Regular single crochet

This is the stitch we learned at the early stage of crocheting. Insert the hook through both loops, yarn over, and pull continuously.

Single Crochet Back Loop

In this variation, the hook is inserted into the back loop of the stitch. It’ll produce stitches that are longer than the regular single crochet. When you are under the curve in the back, you yarn over, pull up, and continue. It is mainly done when using the round and one-directional flat tapestry crochet.

Modified Single Crochet

This is a single crochet with just a single back loop. The yarn is done under the stitch instead of yarning over it to close it. It is smaller and tighter, which makes the visual difference more pronounced when compared with a single crochet back loop. This design is mainly used by designers, especially when working with two or more colors.

How Can You Change Colour In A Tapestry Crochet?

There are different methods of changing colors depending on what works for you. I’ve found a way that works for me, and I believe it may work for you too.

After putting the vibrant color forward, yarn the 7th stitch under the inactive color and pull through the two loops. At the last yarn, close the stitch by yarning under the static color. The fixed color now becomes the active color.

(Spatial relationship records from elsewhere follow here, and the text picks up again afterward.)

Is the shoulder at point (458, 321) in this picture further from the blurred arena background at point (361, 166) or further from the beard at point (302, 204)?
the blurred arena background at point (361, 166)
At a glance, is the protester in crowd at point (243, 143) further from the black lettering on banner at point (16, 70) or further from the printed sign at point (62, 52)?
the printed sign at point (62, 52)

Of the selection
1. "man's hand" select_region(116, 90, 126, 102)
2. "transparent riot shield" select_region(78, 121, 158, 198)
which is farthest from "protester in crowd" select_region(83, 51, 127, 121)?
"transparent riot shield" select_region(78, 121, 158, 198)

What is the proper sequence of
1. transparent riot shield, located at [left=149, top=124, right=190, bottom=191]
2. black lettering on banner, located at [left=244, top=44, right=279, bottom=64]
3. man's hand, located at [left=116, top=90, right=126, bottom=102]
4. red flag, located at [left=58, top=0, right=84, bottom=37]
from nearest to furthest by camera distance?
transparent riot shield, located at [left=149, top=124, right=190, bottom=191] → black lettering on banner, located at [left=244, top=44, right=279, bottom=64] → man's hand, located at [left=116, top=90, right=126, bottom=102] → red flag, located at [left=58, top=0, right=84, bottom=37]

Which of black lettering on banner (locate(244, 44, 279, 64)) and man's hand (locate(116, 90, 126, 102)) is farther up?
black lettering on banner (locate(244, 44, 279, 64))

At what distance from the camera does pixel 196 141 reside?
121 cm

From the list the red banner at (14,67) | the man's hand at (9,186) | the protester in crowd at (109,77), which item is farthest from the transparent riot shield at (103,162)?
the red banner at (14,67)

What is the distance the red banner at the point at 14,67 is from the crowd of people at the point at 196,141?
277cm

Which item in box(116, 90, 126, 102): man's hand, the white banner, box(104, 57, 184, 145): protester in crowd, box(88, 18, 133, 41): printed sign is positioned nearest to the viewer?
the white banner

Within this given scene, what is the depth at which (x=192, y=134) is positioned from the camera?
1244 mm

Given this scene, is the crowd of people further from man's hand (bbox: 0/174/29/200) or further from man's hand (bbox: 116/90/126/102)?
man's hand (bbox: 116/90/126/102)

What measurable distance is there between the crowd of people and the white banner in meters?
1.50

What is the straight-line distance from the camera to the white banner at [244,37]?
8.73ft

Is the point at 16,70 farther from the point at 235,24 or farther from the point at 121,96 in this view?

Use the same step when you want to change the inactive color. When using a modified gel crochet stitch, there is no need for all of these because it already has yarn under instead of inside.

Helpful Tips To A Successful Tapestry Crochet

The beautiful color work and eye-catching tapestry crochet’s design may seem challenging. Here are some valuable tips to make your tapestry crochet a success with ease.

  • If you’re still learning, start simple with just two colors. The more you get better, you can decide to explore using more colors.
  • Work over the second strand of yarn across the row. Some techniques carry the double strand of yarn before changing the color. But it sometimes causes uneven tension throughout the yarn. When you work over with the second strand, your work is reversible, looks nice, and hides the floats.
  • Change the color in the middle of the stitch. It’s not compulsory to finish a stitch before adding another color 
  • Every row will differ slightly depending on whether you’re on the right or the wrong side. Ensure you begin every row on the right side to look uniform for your final product.
  • Keep your stitches tight by pulling the background yarn gently occasionally. Avoid drawing too close because it causes your thread to scrunch.
  • Try to be creative with your project. Try a new crochet pattern, and invent a new way if possible. Flex those your pattern design skills to make a unique work of art.
  • Keep all your yarns separate to avoid tangling. You may waste some yarn if you’re able to untangle them. No one wants to lose their thread, especially if it’s an expensive yarn.

How To Maintain An Even Tension In Your Tapestry Crochet

A common question and struggle with knitting are how to maintain an even tension throughout the project. Some of the ways to achieve consistent pressure in your tapestry crochet are;


Practice makes perfect. Start small and learn on the job. The more method, the better you get. You’ll naturally learn to maintain an even tension throughout your work.

Avoid Pulling The Yarn Too Tight

Pulling your inactive color too tight will result in bulging. Most mistakes of drawing too close happen when turning after you’ve gotten to the end of a row. Extra caution should be taken not to overpull at the end of any row 

Use Two Strange All The Time

Although the second color comes in after knitting a few rows, carrying the inactive color from the start gives your work a beautiful, neat, uniform, and tension-free look/feel.


You don’t have to struggle to untangle your yarns all the time. Aside from discouraging you, the time used to separate could have been used to make more progress with your piece. You can prevent your thread from tangling by placing them in order that you’re using to stitch. 

If you’re using two colors, put one in front and the other at the back. If you use three threads, place one in front, the other in the middle, and the last at the back. Giving a 5 to 10-cm gap will allow room for the yarn to roll without tangling each other for successful and happy crocheting work.